For a MM patient with a monoclonal intact immunoglobulin at diagnosis, “light chain escape” or “FLC escape” is the term used to describe disease relapse with just monoclonal FLC production. This is examined in more detail in Section 18.2.1 but here, the prognostic implications of FLC escape are considered.
A study of 104 patients who relapsed after bortezomib-based salvage therapy  found that 15 (14%) relapsed with an altered disease phenotype, of whom 9 (9%) had plasmacytoma/plasma cell leukaemia and 6 (6%) showed FLC escape. The transformed group had significantly worse median overall survival (10.7 vs. 32.7 months; p<0.001) (Figure 20.6). A separate investigation of relapse in 232 patients  reported changes of immunoglobulin production in 39 (17%) patients, of whom 15 (6%) had FLC escape and 7 (3%) had monoclonal immunoglobulin escape. Both groups had similarly short survival after the change in production (approximately 3 months).
Brioli and colleagues  have published the largest analysis of clonal change at relapse to date and reported that 10.4% (54/520) IIMM patients relapsed with FLC escape, 35.2% (183/520) relapsed with rising intact immunoglobulin plus FLC, while 49.6% (258/520) relapsed with significant rises in their intact immunoglobulin alone. Interestingly, they found that patients who relapsed with FLC alone or FLC plus immunoglobulin had similarly reduced survival after relapse compared to those without rising FLC (p=0.002; Figure 20.7). Tacchetti et al.  reported FLC escape in a similar proportion of patients (10%). The authors also confirmed the prognostic significance of disease relapse characterised by an increase in sFLCs, with or without an associated increase in serum monoclonal protein. Increasing sFLCs predicted an imminent risk of progression with end organ damage in 70% of cases, and on multivariate analysis, an involved/uninvolved sFLC ratio ≥120 at relapse was an independent variable that predicted a shorter time to second progression (HR: 7.26). The authors conclude that these findings confirm the value of monitoring patients with sFLC measurements after treatment with novel agent-based therapies.

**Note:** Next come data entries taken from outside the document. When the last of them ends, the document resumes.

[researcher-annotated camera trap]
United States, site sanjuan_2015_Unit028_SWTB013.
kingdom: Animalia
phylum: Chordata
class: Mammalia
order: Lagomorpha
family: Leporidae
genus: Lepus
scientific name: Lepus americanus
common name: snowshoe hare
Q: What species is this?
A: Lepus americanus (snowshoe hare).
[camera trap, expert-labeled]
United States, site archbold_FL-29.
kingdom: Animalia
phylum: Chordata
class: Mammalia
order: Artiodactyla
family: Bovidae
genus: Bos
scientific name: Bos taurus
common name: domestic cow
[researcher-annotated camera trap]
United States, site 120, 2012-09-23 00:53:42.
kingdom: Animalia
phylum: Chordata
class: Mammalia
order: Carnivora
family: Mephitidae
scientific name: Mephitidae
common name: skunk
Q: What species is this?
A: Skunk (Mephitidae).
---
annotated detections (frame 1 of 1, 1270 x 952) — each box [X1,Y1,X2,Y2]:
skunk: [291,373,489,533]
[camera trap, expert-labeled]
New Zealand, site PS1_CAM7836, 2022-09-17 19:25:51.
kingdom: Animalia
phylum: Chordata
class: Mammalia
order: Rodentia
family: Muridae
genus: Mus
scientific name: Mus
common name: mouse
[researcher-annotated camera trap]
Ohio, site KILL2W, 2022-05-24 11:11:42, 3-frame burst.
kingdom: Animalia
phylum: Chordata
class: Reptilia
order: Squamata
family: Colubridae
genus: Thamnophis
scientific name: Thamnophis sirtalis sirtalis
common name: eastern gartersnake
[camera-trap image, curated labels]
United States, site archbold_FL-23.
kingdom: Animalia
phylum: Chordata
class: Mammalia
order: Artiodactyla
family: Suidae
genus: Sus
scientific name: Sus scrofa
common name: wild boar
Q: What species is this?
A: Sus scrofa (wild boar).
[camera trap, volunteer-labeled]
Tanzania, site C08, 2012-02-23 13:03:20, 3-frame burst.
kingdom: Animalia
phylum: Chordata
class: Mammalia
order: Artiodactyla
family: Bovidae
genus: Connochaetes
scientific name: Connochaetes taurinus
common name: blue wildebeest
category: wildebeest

Disease relapse associated with significant increases in sFLCs can sometimes occur without signs and symptoms of end-organ damage. This is termed ‘biochemical relapse’ and was defined in IMWG consensus panel recommendations published by Rajkumar et al. . For example, the definition of biochemical relapse by sFLC analysis requires an increase in iFLC by ≥200 mg/L (plus an abnormal sFLC ratio) in 2 consecutive measurements separated by ≤2 months. IMWG guidelines recommend that patients experiencing biological relapse alone do not necessarily need to be treated immediately . However, data from Katodritou et al.  show that many clinicians prefer to start treatment at biochemical relapse. When they compared the outcomes of 207 MM patients who started therapy with lenalidomide/dexamethasone at either biochemical (n=140) or clinical relapse (n=67), they found that median PFS was significantly longer in patients treated at biochemical relapse than at clinical relapse (24 vs. 13.2 months, p=0.006). This difference remained significant after adjustment for other prognostic factors. Sidana et al. found a significantly increased median overall survival in patients treated at biochemical progression (n = 116) compared to patients treated at symptomatic relapse (n = 88) (125 vs. 81 months, p = 0.001). Importantly, the improvement in median overall survival for patients treated at biochemical relapse was conserved when compared to a small subset of patients (n=13) who were treated at clinical relapse but had prior biochemical relapse. Taken together, these data indicate that earlier therapeutic intervention before the development of symptomatic disease may lead to a more favourable outcome. These data may also indicate that current recommendations of adopting a “watch and wait” approach, with the intention of early identification of clinical relapse, may not offer any survival benefit.
In this study, 51% of patients who experienced loss of CR did not meet IMWG criteria for progression. 78% of these patients did eventually go on to progress as per IMWG criteria, and patients who lost CR due to an abnormal FLC ratio (in patients with LC-measurable disease), had a median time to progression from loss of CR of 4 months, highlighting the utility of sFLCs in early detection of relapse (Section 18.3.4).